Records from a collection
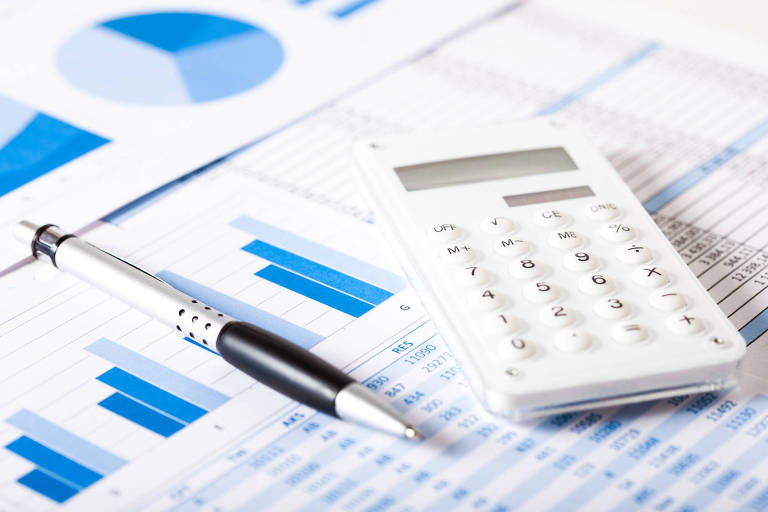 Calculadora, caneta e documentos comerciais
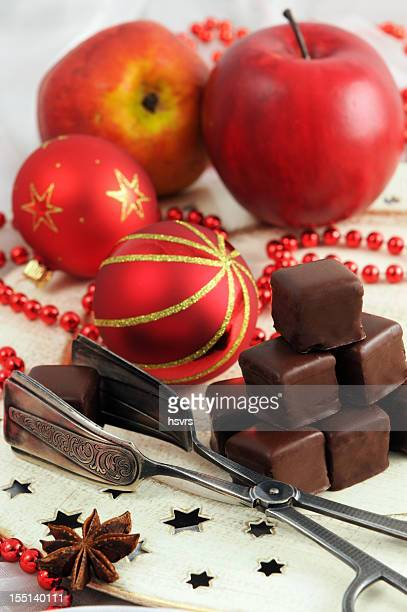 Cake tong holding Dominosteine cookie with Christmas ornaments background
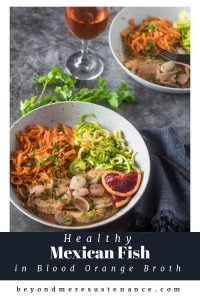 A grey shallow bowl with barramundi and spiralized sweet potato and grey squash in a blood orange and beer broth garnished with blood orange slice.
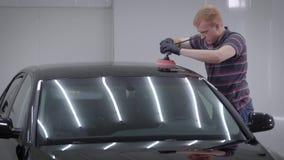 Vista laterale dell'uomo adulto che sta nel garage e che per mezzo della levigatrice sul tetto dell'automobile archivi video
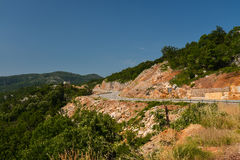 Road in the mountains of Montenegro. On a sunny day Stock Photo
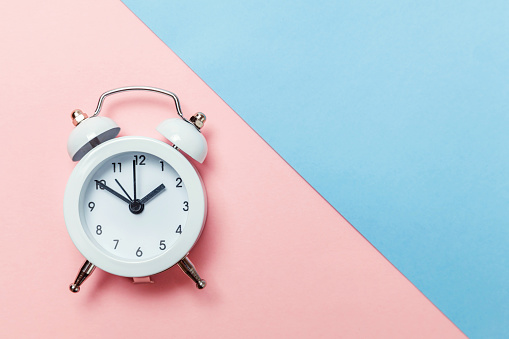 1035679160 istock photo Vintage alarm clock Isolated on blue and pink pastel background 1134635485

### WORK INSTRUCTION
Your copy should hold only the lines running from the one that contains "Road in the" through the final line of the data; transcribe them exactly, both ends included, and leave pictures out.

### EXPECTED ANSWER
 Road in the mountains of Montenegro. On a sunny day Stock Photo
 1035679160 istock photo Vintage alarm clock Isolated on blue and pink pastel background 1134635485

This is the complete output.